EXCERPTED PASSAGE —
────────────────────────────────────────
Canals & Waterways

Locks: Uphill and downhill on a boat

Locks - How They Work

Sketches courtesy of Tel Monks. Dave [email protected] has converted them into a nice animation (68K). I suggest you take a look at the animation, then come back and read this page. [Please note that the sketches and animation are incorrect in one respect. In a real lock, the gates open the other way, toward the high water side.]

Boat descending a lock.

Referring to the picture and sketches, visualize two bodies of water, one whose surface is, say, 8 feet above the other. Visualize a "tank" (the lock) between the two bodies of water. The tank extends a few feet above the higher water surface. Now suppose we are cruising along in our boat on the upper body of water. Suppose also that the water level in the tank is at the same level as we are. Then there is no problem in opening the door (gate) on our side of the tank, and driving ourselves in. Boat approaching a lock.

We close the door behind us. We are now floating in the closed tank. Now what? Well, using an interesting contrivance (a "paddle"), one of our crew starts to let water flow out of the tank into the lower body of water, sort of like emptying a bathtub. As the water level in the tank goes down, our boat naturally descends with it. Boat in a lock.

When the tank is finally drained to the same level as the lower body of water, we can open the door on that side (another "gate"), and steer our boat out. Boat exiting a lock.

For going up, we steer our boat into the drained lock, close the gate, allow water from the upper body of water to flow in. When the levels match, we open the upper gate and drive out.
────────────────────────────────────────
SUPPLIED INFORMATION —
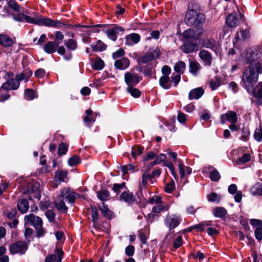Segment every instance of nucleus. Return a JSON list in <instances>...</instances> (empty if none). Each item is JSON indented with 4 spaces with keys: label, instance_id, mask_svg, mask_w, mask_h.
────────────────────────────────────────
THE REQUEST —
Answer these questions using the text on how canal locks work.
(a) In a real lock, which way do the gates open?
(b) What device does a crew member use to let water flow out of the tank?
(c) When a boat is going up, where does the water that fills the lock come from?

TASK RESULT —
(a) Toward the high water side.
(b) A "paddle."
(c) From the upper body of water.